ECLI:NL:HR:2013:BZ6521

Hoge Raad

Datum uitspraak
9 april 2013
Publicatiedatum
22 juni 2013
Zaaknummer
12/02390 J
Instantie
Hoge Raad
Type
Uitspraak
Rechtsgebied
Strafrecht
Procedures
  • Cassatie
Rechters
Vindplaatsen
  • Rechtspraak.nl
AI samenvatting door LexboostAutomatisch gegenereerd

Cassatie tegen arrest Gerechtshof Arnhem inzake strafzaak

Op 9 april 2013 heeft de Hoge Raad der Nederlanden uitspraak gedaan in een cassatiezaak tegen een arrest van het Gerechtshof te Arnhem, gedateerd 18 april 2012. Het arrest betreft een strafzaak tegen een verdachte, geboren in 1993. Het beroep in cassatie is ingesteld door de verdachte, vertegenwoordigd door mr. Th.J. Kelder, advocaat te 's-Gravenhage. In de schriftuur zijn middelen van cassatie voorgesteld, die aan het arrest zijn gehecht. De Advocaat-Generaal, G. Knigge, heeft geconcludeerd tot verwerping van het beroep. De Hoge Raad heeft de zaak beoordeeld en vastgesteld dat de voorgestelde middelen niet tot cassatie kunnen leiden. Dit is in overeenstemming met artikel 81, eerste lid, van de Wet op de rechterlijke organisatie (RO), dat stelt dat geen nadere motivering vereist is wanneer de middelen niet nopen tot beantwoording van rechtsvragen die van belang zijn voor de rechtseenheid of de rechtsontwikkeling. De Hoge Raad heeft derhalve besloten het beroep te verwerpen.

Uitspraak

9 april 2013
Strafkamer
nr. S 12/02390 J
Hoge Raad der Nederlanden
Arrest
op het beroep in cassatie tegen een arrest van het Gerechtshof te Arnhem van 18 april 2012, nummer 21/000998-11, in de strafzaak tegen:
[Verdachte], geboren te [geboorteplaats] op [geboortedatum] 1993.
1. Geding in cassatie
Het beroep is ingesteld door de verdachte.
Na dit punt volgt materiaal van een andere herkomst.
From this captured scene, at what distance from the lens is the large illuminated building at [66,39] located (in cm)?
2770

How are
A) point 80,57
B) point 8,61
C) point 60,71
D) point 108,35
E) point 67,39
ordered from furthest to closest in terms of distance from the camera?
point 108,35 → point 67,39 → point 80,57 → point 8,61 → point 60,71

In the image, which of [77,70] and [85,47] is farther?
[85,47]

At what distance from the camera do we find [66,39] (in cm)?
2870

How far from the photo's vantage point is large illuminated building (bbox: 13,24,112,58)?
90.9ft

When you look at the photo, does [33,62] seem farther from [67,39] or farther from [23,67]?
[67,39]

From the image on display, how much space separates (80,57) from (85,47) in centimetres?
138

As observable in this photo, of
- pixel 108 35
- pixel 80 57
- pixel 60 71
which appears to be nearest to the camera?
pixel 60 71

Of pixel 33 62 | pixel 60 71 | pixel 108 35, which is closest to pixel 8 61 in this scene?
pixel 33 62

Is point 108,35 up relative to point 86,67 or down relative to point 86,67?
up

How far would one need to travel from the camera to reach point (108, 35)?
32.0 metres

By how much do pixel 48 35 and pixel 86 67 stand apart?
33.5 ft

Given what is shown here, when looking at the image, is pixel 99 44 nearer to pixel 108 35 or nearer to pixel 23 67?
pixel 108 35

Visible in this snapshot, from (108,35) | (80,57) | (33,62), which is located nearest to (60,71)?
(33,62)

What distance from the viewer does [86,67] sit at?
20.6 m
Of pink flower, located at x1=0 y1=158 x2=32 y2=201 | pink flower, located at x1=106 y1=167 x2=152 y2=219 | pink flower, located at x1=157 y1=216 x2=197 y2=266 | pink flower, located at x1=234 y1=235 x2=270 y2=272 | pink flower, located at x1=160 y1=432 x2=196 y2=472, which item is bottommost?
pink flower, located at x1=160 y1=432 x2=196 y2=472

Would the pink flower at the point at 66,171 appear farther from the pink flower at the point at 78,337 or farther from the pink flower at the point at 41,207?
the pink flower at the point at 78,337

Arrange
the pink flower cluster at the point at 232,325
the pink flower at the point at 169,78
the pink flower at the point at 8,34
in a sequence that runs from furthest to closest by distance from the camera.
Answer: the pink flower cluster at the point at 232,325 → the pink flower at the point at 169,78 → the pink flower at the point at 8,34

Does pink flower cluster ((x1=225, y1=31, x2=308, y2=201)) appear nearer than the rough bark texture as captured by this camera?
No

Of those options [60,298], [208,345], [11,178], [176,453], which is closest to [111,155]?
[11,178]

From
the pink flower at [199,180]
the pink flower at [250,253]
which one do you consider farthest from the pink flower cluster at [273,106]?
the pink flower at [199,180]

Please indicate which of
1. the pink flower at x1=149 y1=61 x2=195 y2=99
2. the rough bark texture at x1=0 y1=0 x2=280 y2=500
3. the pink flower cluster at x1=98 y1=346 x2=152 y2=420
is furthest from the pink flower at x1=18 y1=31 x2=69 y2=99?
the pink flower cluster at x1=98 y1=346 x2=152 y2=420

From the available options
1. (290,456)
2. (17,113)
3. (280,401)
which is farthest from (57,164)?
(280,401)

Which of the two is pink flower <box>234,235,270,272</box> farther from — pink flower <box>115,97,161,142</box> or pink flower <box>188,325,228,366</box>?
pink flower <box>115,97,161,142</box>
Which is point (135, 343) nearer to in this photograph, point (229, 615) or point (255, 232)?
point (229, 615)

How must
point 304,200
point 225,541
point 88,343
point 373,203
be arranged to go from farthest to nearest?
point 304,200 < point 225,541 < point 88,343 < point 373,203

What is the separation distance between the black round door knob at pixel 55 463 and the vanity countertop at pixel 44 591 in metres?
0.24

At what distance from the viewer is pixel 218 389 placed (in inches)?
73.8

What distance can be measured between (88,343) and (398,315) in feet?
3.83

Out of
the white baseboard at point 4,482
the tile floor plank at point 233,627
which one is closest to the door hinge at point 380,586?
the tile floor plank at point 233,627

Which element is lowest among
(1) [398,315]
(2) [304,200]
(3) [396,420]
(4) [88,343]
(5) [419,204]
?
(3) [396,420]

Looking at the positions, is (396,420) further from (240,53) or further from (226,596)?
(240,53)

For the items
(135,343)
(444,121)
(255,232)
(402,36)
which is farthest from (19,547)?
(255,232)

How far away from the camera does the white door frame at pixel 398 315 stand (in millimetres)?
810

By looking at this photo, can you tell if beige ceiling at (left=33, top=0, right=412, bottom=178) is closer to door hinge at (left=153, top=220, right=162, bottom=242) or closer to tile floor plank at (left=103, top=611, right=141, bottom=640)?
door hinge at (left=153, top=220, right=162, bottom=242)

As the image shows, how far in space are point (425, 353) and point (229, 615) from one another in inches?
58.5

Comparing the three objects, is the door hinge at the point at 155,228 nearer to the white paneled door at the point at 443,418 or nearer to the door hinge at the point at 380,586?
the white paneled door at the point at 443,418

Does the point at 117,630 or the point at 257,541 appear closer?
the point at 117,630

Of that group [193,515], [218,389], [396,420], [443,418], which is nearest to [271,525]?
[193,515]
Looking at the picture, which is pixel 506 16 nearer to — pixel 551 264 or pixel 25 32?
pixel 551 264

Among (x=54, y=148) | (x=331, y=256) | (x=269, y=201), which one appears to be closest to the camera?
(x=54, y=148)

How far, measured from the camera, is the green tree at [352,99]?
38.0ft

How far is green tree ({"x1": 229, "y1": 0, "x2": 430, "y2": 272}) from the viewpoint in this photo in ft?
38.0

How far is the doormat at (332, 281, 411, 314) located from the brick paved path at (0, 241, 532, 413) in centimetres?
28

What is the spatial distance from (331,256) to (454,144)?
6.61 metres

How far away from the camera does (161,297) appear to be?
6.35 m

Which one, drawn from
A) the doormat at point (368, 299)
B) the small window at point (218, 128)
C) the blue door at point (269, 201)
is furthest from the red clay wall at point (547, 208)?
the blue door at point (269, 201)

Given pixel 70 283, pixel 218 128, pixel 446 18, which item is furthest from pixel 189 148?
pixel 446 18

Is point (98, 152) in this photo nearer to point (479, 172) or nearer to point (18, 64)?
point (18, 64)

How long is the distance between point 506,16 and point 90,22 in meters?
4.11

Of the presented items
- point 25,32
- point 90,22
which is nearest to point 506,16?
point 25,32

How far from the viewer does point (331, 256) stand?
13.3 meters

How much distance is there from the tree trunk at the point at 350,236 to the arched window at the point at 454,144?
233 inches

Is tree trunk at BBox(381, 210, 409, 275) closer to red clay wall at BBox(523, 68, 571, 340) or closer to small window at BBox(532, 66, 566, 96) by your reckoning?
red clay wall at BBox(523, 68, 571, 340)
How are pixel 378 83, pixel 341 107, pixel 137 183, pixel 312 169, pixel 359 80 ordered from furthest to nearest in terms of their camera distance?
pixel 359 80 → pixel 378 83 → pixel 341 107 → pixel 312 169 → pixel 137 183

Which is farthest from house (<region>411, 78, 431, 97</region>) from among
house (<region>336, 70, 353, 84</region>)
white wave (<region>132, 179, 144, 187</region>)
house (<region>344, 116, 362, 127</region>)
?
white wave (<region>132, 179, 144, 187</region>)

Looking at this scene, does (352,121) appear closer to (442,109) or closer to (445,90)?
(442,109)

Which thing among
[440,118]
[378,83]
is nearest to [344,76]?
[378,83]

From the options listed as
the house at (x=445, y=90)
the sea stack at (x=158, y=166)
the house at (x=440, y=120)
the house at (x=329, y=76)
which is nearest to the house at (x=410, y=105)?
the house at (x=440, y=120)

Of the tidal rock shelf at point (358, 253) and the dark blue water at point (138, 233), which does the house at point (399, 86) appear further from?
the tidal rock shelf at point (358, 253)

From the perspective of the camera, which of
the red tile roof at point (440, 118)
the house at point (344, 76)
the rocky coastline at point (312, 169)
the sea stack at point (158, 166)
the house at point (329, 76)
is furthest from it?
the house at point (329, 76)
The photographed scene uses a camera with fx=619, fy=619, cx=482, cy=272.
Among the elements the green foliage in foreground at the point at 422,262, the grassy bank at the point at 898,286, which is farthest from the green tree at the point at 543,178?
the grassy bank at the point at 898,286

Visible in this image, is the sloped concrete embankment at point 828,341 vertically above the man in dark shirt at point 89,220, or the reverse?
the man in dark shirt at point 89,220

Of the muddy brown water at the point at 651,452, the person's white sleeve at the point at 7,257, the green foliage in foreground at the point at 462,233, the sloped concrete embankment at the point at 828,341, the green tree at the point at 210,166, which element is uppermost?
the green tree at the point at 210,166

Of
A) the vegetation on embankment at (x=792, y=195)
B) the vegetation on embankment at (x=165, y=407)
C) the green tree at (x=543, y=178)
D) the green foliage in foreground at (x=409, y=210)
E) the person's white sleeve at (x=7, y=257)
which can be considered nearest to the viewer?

Namens deze heeft mr. Th.J. Kelder, advocaat te 's-Gravenhage, bij schriftuur middelen van cassatie voorgesteld. De schriftuur is aan dit arrest gehecht en maakt daarvan deel uit.
De Advocaat-Generaal G. Knigge heeft geconcludeerd tot verwerping van het beroep.
2. Beoordeling van de middelen
De middelen kunnen niet tot cassatie leiden. Dit behoeft, gezien art. 81, eerste lid, RO, geen nadere motivering nu de middelen niet nopen tot beantwoording van rechtsvragen in het belang van de rechtseenheid of de rechtsontwikkeling.
3. Beslissing
De Hoge Raad verwerpt het beroep.
Dit arrest is gewezen door de vice-president W.A.M. van Schendel als voorzitter, en de raadsheren H.A.G. Splinter-van Kan en Y. Buruma, in bijzijn van de waarnemend griffier J.D.M. Hart, en uitgesproken op 9 april 2013.
Mr. Buruma is buiten staat dit arrest te ondertekenen.